Each line of the material is to be written out exactly.

::::

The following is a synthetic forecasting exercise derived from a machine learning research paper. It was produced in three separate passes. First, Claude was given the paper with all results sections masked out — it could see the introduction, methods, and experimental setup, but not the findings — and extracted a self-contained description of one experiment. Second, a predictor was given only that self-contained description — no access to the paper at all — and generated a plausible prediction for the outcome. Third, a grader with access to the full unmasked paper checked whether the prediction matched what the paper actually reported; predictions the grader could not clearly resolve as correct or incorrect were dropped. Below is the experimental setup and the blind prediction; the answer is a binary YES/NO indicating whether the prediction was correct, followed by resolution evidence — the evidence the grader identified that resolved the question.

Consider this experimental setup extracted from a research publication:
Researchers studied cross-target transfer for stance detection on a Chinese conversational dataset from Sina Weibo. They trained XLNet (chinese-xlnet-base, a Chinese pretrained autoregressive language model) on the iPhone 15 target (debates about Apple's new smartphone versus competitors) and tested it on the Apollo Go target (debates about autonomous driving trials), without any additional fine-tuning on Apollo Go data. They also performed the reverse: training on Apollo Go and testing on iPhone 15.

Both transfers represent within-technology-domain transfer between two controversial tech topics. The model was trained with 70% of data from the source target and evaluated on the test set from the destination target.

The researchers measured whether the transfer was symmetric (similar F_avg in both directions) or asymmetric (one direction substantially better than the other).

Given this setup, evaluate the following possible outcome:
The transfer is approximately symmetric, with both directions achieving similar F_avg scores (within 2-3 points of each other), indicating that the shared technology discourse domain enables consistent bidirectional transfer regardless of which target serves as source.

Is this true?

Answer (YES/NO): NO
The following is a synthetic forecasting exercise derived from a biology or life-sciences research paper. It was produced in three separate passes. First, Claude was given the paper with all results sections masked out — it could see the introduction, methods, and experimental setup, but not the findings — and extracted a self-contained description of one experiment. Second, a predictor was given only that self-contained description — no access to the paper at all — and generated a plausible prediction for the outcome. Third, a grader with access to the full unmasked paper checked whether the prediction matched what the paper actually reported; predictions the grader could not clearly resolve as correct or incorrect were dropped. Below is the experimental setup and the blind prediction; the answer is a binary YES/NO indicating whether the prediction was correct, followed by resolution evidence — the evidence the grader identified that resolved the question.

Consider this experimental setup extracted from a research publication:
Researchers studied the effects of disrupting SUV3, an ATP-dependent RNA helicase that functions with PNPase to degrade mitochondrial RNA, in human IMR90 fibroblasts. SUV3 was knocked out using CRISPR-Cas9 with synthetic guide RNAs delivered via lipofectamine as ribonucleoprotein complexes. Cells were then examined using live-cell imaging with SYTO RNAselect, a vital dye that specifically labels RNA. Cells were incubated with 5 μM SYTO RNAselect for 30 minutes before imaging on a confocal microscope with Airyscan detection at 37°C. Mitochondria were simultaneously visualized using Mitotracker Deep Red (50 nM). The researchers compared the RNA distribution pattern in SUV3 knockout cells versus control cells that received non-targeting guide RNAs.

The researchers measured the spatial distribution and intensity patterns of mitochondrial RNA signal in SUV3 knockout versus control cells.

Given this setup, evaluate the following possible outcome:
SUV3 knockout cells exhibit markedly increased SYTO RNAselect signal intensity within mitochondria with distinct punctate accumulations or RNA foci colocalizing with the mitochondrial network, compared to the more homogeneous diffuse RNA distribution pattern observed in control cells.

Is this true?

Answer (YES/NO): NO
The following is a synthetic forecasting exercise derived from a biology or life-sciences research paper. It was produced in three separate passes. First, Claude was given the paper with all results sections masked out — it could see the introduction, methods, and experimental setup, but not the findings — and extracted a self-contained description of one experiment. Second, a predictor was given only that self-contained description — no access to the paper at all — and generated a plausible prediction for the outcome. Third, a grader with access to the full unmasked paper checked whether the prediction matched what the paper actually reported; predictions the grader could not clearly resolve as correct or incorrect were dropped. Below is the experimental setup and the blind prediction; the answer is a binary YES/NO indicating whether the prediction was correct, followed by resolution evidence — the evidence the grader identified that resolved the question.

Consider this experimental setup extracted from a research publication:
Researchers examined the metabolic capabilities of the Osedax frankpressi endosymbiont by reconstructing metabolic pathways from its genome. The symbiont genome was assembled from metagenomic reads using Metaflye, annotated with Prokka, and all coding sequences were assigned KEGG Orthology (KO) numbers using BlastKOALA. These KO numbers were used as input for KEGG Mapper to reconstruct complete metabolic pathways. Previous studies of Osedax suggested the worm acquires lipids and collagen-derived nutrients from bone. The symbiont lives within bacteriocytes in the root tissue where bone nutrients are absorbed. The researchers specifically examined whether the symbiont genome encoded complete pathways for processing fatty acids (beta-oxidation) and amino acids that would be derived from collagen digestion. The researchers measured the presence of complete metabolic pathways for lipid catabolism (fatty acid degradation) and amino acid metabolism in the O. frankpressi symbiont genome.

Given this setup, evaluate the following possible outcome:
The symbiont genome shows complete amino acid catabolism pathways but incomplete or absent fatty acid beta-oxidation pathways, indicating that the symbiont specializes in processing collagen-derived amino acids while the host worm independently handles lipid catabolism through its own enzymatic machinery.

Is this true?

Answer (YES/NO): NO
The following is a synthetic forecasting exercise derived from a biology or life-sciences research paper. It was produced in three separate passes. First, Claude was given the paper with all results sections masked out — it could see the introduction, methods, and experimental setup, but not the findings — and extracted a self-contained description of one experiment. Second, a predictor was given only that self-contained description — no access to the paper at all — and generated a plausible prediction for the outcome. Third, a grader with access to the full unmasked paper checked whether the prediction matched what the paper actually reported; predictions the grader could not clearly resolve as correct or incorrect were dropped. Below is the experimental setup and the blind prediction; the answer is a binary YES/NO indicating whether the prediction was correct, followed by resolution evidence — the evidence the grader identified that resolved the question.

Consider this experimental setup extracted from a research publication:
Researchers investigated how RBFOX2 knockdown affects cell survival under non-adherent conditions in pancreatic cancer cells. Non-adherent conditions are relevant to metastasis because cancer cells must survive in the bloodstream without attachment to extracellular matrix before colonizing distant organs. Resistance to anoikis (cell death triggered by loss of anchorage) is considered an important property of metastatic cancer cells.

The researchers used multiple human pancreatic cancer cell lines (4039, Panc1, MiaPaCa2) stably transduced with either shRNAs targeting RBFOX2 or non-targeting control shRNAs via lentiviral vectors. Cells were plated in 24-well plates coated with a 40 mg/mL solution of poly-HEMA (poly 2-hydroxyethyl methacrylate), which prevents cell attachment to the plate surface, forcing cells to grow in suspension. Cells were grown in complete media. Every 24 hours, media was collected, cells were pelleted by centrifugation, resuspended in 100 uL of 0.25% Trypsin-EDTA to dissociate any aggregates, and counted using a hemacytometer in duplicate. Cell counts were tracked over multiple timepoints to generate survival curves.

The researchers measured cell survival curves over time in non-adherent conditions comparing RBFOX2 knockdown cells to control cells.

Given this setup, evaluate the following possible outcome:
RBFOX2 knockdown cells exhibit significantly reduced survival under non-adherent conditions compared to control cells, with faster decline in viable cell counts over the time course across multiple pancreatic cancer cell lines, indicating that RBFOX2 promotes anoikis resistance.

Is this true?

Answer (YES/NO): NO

::::

FINAL ANSWER —
The following is a synthetic forecasting exercise derived from a machine learning research paper. It was produced in three separate passes. First, Claude was given the paper with all results sections masked out — it could see the introduction, methods, and experimental setup, but not the findings — and extracted a self-contained description of one experiment. Second, a predictor was given only that self-contained description — no access to the paper at all — and generated a plausible prediction for the outcome. Third, a grader with access to the full unmasked paper checked whether the prediction matched what the paper actually reported; predictions the grader could not clearly resolve as correct or incorrect were dropped. Below is the experimental setup and the blind prediction; the answer is a binary YES/NO indicating whether the prediction was correct, followed by resolution evidence — the evidence the grader identified that resolved the question.

Consider this experimental setup extracted from a research publication:
Researchers studied cross-target transfer for stance detection on a Chinese conversational dataset from Sina Weibo. They trained XLNet (chinese-xlnet-base, a Chinese pretrained autoregressive language model) on the iPhone 15 target (debates about Apple's new smartphone versus competitors) and tested it on the Apollo Go target (debates about autonomous driving trials), without any additional fine-tuning on Apollo Go data. They also performed the reverse: training on Apollo Go and testing on iPhone 15.

Both transfers represent within-technology-domain transfer between two controversial tech topics. The model was trained with 70% of data from the source target and evaluated on the test set from the destination target.

The researchers measured whether the transfer was symmetric (similar F_avg in both directions) or asymmetric (one direction substantially better than the other).

Given this setup, evaluate the following possible outcome:
The transfer is approximately symmetric, with both directions achieving similar F_avg scores (within 2-3 points of each other), indicating that the shared technology discourse domain enables consistent bidirectional transfer regardless of which target serves as source.

Is this true?

Answer (YES/NO): NO
The following is a synthetic forecasting exercise derived from a biology or life-sciences research paper. It was produced in three separate passes. First, Claude was given the paper with all results sections masked out — it could see the introduction, methods, and experimental setup, but not the findings — and extracted a self-contained description of one experiment. Second, a predictor was given only that self-contained description — no access to the paper at all — and generated a plausible prediction for the outcome. Third, a grader with access to the full unmasked paper checked whether the prediction matched what the paper actually reported; predictions the grader could not clearly resolve as correct or incorrect were dropped. Below is the experimental setup and the blind prediction; the answer is a binary YES/NO indicating whether the prediction was correct, followed by resolution evidence — the evidence the grader identified that resolved the question.

Consider this experimental setup extracted from a research publication:
Researchers studied the effects of disrupting SUV3, an ATP-dependent RNA helicase that functions with PNPase to degrade mitochondrial RNA, in human IMR90 fibroblasts. SUV3 was knocked out using CRISPR-Cas9 with synthetic guide RNAs delivered via lipofectamine as ribonucleoprotein complexes. Cells were then examined using live-cell imaging with SYTO RNAselect, a vital dye that specifically labels RNA. Cells were incubated with 5 μM SYTO RNAselect for 30 minutes before imaging on a confocal microscope with Airyscan detection at 37°C. Mitochondria were simultaneously visualized using Mitotracker Deep Red (50 nM). The researchers compared the RNA distribution pattern in SUV3 knockout cells versus control cells that received non-targeting guide RNAs.

The researchers measured the spatial distribution and intensity patterns of mitochondrial RNA signal in SUV3 knockout versus control cells.

Given this setup, evaluate the following possible outcome:
SUV3 knockout cells exhibit markedly increased SYTO RNAselect signal intensity within mitochondria with distinct punctate accumulations or RNA foci colocalizing with the mitochondrial network, compared to the more homogeneous diffuse RNA distribution pattern observed in control cells.

Is this true?

Answer (YES/NO): NO
The following is a synthetic forecasting exercise derived from a biology or life-sciences research paper. It was produced in three separate passes. First, Claude was given the paper with all results sections masked out — it could see the introduction, methods, and experimental setup, but not the findings — and extracted a self-contained description of one experiment. Second, a predictor was given only that self-contained description — no access to the paper at all — and generated a plausible prediction for the outcome. Third, a grader with access to the full unmasked paper checked whether the prediction matched what the paper actually reported; predictions the grader could not clearly resolve as correct or incorrect were dropped. Below is the experimental setup and the blind prediction; the answer is a binary YES/NO indicating whether the prediction was correct, followed by resolution evidence — the evidence the grader identified that resolved the question.

Consider this experimental setup extracted from a research publication:
Researchers examined the metabolic capabilities of the Osedax frankpressi endosymbiont by reconstructing metabolic pathways from its genome. The symbiont genome was assembled from metagenomic reads using Metaflye, annotated with Prokka, and all coding sequences were assigned KEGG Orthology (KO) numbers using BlastKOALA. These KO numbers were used as input for KEGG Mapper to reconstruct complete metabolic pathways. Previous studies of Osedax suggested the worm acquires lipids and collagen-derived nutrients from bone. The symbiont lives within bacteriocytes in the root tissue where bone nutrients are absorbed. The researchers specifically examined whether the symbiont genome encoded complete pathways for processing fatty acids (beta-oxidation) and amino acids that would be derived from collagen digestion. The researchers measured the presence of complete metabolic pathways for lipid catabolism (fatty acid degradation) and amino acid metabolism in the O. frankpressi symbiont genome.

Given this setup, evaluate the following possible outcome:
The symbiont genome shows complete amino acid catabolism pathways but incomplete or absent fatty acid beta-oxidation pathways, indicating that the symbiont specializes in processing collagen-derived amino acids while the host worm independently handles lipid catabolism through its own enzymatic machinery.

Is this true?

Answer (YES/NO): NO
The following is a synthetic forecasting exercise derived from a biology or life-sciences research paper. It was produced in three separate passes. First, Claude was given the paper with all results sections masked out — it could see the introduction, methods, and experimental setup, but not the findings — and extracted a self-contained description of one experiment. Second, a predictor was given only that self-contained description — no access to the paper at all — and generated a plausible prediction for the outcome. Third, a grader with access to the full unmasked paper checked whether the prediction matched what the paper actually reported; predictions the grader could not clearly resolve as correct or incorrect were dropped. Below is the experimental setup and the blind prediction; the answer is a binary YES/NO indicating whether the prediction was correct, followed by resolution evidence — the evidence the grader identified that resolved the question.

Consider this experimental setup extracted from a research publication:
Researchers investigated how RBFOX2 knockdown affects cell survival under non-adherent conditions in pancreatic cancer cells. Non-adherent conditions are relevant to metastasis because cancer cells must survive in the bloodstream without attachment to extracellular matrix before colonizing distant organs. Resistance to anoikis (cell death triggered by loss of anchorage) is considered an important property of metastatic cancer cells.

The researchers used multiple human pancreatic cancer cell lines (4039, Panc1, MiaPaCa2) stably transduced with either shRNAs targeting RBFOX2 or non-targeting control shRNAs via lentiviral vectors. Cells were plated in 24-well plates coated with a 40 mg/mL solution of poly-HEMA (poly 2-hydroxyethyl methacrylate), which prevents cell attachment to the plate surface, forcing cells to grow in suspension. Cells were grown in complete media. Every 24 hours, media was collected, cells were pelleted by centrifugation, resuspended in 100 uL of 0.25% Trypsin-EDTA to dissociate any aggregates, and counted using a hemacytometer in duplicate. Cell counts were tracked over multiple timepoints to generate survival curves.

The researchers measured cell survival curves over time in non-adherent conditions comparing RBFOX2 knockdown cells to control cells.

Given this setup, evaluate the following possible outcome:
RBFOX2 knockdown cells exhibit significantly reduced survival under non-adherent conditions compared to control cells, with faster decline in viable cell counts over the time course across multiple pancreatic cancer cell lines, indicating that RBFOX2 promotes anoikis resistance.

Is this true?

Answer (YES/NO): NO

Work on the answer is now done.